Na visão passada por Guedes a seus auxiliares mais próximos, Marinho abandonou a ideia da “nova Previdência”, que ele pretendia criar, e se concentrou em reformar a “velha Previdência”, que ele gostaria de ver gradualmente substituída pelo novo sistema. Guedes também não perdoa Marinho por ter descaracterizado o projeto da Carteira Verde-Amarela, ao transformá-lo em opção para a contratação de jovens, em vez de apresentá-lo como alternativa a todos trabalhadores, para reduzir o custo trabalhista das empresas em todas as faixas e ampliar o investimento na produção e a geração de novos empregos, como previa a proposta original.
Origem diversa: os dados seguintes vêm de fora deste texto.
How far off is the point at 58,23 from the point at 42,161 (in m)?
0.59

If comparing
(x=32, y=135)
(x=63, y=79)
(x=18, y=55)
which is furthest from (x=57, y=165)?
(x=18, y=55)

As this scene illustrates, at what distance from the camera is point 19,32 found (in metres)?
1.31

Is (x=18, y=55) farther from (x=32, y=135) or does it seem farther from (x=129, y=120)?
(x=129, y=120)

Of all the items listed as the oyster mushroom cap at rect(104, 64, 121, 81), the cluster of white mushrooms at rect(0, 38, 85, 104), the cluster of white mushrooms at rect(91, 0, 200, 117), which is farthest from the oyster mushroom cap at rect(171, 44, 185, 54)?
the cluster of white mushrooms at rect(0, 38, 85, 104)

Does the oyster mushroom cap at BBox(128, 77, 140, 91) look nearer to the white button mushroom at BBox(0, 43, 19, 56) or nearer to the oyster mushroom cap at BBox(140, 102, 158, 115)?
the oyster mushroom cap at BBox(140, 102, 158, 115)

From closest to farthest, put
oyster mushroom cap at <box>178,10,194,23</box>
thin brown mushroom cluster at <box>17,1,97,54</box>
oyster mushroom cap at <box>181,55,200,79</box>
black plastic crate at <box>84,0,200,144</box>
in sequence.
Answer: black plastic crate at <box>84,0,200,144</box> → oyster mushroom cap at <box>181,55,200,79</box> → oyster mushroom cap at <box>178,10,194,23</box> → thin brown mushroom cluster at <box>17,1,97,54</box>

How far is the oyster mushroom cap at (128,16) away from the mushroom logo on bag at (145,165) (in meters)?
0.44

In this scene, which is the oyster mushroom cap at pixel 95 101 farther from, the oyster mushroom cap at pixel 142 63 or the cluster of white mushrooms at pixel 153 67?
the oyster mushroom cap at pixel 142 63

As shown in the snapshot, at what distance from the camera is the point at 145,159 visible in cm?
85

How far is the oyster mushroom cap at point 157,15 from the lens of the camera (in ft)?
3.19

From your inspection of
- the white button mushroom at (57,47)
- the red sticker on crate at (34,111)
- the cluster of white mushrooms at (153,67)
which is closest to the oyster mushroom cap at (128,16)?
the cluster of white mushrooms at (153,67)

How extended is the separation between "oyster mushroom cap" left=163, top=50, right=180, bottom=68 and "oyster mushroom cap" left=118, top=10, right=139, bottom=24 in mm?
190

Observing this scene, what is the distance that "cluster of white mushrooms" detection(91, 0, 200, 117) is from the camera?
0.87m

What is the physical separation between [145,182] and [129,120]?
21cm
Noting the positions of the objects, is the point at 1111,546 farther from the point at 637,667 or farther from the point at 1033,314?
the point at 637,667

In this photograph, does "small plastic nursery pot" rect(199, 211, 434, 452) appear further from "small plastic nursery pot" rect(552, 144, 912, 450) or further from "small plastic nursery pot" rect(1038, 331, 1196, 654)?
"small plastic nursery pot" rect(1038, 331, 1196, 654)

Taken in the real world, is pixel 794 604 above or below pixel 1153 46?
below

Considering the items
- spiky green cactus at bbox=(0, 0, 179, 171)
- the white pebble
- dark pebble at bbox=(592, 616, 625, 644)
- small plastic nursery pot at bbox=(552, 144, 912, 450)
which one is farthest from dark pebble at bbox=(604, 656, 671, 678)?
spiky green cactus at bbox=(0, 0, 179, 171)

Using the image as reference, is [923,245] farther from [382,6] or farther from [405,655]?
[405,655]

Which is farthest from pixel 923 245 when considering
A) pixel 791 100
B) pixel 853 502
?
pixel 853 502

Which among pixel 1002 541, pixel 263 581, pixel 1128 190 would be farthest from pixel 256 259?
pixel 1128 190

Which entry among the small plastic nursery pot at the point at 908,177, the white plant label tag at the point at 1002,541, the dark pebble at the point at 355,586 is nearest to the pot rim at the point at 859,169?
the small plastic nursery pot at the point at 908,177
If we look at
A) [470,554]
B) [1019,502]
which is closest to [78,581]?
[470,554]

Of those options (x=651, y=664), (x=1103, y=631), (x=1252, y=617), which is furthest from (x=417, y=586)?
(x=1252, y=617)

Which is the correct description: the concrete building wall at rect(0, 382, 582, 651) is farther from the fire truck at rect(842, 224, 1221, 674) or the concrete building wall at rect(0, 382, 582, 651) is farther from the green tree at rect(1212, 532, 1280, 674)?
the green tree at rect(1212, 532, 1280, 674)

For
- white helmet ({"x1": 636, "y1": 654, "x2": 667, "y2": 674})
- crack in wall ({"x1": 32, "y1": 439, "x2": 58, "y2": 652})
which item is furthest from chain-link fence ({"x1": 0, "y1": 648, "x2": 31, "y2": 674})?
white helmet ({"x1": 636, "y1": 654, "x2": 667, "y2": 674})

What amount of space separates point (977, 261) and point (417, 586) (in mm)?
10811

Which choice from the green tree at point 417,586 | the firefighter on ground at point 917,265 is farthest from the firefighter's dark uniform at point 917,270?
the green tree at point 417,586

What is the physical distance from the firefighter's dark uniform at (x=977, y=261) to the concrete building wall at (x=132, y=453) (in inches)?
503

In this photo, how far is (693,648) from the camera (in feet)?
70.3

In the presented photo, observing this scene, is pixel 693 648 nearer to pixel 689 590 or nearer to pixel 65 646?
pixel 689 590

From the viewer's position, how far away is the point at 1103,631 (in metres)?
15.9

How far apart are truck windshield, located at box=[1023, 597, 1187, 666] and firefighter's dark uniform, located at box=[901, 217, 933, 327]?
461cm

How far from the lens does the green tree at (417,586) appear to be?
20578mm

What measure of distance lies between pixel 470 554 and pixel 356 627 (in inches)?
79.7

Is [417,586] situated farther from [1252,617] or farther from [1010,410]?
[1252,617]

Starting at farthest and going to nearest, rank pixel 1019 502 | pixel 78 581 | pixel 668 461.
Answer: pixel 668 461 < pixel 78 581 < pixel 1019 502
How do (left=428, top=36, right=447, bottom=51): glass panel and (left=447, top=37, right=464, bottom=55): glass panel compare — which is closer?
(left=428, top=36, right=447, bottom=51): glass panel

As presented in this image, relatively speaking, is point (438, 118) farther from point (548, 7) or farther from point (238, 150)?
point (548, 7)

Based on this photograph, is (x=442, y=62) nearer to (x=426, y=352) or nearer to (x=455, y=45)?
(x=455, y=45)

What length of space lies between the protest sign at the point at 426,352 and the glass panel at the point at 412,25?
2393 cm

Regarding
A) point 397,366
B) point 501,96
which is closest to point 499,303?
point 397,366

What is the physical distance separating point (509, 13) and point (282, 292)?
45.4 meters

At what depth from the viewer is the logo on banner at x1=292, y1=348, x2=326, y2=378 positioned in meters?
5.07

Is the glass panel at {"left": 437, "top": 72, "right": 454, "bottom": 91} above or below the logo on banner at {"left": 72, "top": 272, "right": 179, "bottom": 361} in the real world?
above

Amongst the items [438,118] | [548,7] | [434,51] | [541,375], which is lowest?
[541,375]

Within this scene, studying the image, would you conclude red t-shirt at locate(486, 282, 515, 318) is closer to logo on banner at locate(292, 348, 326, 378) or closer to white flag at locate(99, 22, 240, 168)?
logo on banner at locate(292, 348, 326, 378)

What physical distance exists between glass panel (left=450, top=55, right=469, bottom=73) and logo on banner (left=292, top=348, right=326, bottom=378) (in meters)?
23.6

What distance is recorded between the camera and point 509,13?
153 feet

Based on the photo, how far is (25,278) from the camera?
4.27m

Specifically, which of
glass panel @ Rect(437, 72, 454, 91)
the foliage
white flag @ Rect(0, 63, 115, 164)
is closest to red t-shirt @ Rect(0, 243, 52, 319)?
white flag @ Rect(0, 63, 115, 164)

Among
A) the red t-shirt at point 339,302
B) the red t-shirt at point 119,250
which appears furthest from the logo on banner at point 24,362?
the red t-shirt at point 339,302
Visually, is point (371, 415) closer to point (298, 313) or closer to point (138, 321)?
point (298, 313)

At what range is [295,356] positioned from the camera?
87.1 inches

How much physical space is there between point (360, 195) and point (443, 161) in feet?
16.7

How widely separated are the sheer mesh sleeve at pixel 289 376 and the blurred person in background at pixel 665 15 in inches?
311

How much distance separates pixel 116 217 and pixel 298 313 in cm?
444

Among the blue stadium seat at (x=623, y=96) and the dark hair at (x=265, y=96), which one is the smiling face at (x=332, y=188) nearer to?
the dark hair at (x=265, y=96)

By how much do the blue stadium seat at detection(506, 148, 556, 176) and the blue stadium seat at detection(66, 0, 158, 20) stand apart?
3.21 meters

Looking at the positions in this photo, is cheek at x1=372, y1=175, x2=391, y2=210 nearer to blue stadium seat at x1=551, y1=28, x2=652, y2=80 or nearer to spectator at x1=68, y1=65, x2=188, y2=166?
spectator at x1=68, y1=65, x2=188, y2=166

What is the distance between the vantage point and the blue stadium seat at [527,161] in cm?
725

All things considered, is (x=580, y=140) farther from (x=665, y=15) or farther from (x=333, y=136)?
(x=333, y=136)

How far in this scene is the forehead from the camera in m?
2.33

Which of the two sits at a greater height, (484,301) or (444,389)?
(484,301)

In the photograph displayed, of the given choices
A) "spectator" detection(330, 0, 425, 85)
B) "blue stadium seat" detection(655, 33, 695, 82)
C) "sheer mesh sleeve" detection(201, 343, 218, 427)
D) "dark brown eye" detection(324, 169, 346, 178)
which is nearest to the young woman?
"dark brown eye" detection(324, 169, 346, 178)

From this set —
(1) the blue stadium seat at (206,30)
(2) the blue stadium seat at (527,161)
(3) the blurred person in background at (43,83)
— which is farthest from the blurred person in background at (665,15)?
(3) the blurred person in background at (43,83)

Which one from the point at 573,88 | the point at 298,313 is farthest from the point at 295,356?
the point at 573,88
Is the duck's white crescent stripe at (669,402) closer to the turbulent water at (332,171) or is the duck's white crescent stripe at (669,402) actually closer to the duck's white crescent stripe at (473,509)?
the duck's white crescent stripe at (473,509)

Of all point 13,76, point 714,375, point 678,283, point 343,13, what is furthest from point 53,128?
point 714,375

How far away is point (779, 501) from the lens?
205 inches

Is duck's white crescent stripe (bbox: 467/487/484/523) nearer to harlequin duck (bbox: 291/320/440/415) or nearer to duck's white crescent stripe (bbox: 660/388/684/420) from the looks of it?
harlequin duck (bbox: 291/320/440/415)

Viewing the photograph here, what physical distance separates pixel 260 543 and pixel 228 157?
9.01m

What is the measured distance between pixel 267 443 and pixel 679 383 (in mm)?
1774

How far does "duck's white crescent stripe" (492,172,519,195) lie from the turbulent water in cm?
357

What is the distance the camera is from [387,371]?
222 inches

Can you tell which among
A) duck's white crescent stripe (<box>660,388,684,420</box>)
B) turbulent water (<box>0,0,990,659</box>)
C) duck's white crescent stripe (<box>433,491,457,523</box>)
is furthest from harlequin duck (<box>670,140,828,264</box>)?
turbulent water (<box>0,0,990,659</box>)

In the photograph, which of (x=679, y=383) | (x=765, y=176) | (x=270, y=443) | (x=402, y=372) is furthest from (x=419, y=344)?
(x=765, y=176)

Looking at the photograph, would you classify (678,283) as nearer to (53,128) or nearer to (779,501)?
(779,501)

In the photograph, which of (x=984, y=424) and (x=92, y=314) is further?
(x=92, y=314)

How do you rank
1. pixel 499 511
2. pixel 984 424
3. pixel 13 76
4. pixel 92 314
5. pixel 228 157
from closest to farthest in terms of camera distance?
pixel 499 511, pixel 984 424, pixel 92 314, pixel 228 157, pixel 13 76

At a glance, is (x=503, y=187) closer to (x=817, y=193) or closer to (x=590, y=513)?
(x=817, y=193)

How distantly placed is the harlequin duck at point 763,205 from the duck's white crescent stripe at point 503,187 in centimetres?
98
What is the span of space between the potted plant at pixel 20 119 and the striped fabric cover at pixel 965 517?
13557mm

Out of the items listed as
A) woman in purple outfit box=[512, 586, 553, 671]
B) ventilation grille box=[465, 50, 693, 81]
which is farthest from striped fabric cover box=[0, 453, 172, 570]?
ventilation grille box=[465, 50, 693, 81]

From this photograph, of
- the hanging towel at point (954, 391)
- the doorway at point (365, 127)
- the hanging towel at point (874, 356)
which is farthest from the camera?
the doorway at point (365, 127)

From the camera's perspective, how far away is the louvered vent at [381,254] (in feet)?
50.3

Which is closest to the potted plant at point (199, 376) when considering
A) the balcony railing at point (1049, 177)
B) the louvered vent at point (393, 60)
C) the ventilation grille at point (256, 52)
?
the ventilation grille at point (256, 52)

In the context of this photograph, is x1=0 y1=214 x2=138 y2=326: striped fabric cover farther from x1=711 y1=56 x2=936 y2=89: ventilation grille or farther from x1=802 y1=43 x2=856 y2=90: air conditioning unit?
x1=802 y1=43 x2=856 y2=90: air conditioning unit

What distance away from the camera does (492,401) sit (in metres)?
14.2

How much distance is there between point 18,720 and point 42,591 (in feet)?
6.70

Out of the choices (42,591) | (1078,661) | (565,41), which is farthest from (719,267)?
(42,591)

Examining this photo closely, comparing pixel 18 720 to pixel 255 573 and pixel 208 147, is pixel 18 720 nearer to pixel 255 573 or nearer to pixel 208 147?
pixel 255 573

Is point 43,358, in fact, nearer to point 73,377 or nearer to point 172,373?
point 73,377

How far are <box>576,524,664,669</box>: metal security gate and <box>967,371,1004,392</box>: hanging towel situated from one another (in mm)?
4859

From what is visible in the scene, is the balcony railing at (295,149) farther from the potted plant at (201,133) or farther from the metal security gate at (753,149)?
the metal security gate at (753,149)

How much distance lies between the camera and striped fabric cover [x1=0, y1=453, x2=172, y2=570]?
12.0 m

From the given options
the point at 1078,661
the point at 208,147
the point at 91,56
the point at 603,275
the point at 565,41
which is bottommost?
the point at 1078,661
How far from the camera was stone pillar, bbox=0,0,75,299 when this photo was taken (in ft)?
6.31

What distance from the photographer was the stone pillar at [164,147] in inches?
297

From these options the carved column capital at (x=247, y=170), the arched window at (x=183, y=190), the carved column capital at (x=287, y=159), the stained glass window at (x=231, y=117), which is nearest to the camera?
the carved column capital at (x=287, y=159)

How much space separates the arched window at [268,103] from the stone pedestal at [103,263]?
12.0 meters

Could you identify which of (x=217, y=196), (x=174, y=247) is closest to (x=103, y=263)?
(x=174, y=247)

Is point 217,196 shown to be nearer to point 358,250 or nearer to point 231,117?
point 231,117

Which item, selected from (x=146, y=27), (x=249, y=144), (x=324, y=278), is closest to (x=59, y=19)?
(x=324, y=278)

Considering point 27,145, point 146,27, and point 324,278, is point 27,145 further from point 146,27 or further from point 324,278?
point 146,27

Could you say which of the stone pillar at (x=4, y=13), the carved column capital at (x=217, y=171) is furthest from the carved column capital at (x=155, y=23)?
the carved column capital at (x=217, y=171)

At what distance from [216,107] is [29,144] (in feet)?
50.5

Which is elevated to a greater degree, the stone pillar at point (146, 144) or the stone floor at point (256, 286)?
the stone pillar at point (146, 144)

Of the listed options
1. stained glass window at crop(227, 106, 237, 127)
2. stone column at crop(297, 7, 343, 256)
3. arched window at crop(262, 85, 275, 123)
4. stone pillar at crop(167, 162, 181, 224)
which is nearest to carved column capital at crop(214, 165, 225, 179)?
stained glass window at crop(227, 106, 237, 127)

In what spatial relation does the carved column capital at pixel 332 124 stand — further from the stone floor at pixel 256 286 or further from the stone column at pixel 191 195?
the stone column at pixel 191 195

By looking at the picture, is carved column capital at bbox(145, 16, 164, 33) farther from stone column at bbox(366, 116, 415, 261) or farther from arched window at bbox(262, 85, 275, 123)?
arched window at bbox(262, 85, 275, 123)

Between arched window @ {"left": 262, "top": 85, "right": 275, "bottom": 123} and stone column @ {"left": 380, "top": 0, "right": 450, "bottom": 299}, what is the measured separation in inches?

A questão é que Marinho, cujas ideias nunca estiveram alinhadas com o liberalismo de seu ex-chefe, pode ter se indisposto com Guedes. Mas, pelo jeito, caiu nas graças de Bolsonaro, que o alçou ao cargo de ministro e passou a ouvir seus conselhos com atenção. Além do plano Pró-Brasil, que está no prelo, Marinho conseguiu emplacar a ideia de usar os recursos do FGTS para alavancar o Minha Casa, Minha Vida nos mesmos moldes dos governos do PT -- um modelo que Guedes desejava mudar.
Como vai terminar esta novela, é difícil dizer no momento. O que se pode afirmar desde já é que tudo isso gerou muita insegurança no mercado quanto à permanência de Guedes no governo. Pelos pendores históricos de Bolsonaro, que antes de fazer seu “casamento” com Guedes marcou sua trajetória política por posturas corporativistas e pela defesa do desenvolvimentismo da era militar e da intervenção estatal na economia, não será uma surpresa se ele tiver uma “recaída” e deixar para trás o liberalismo de ocasião que abraçou para viabilizar a sua eleição.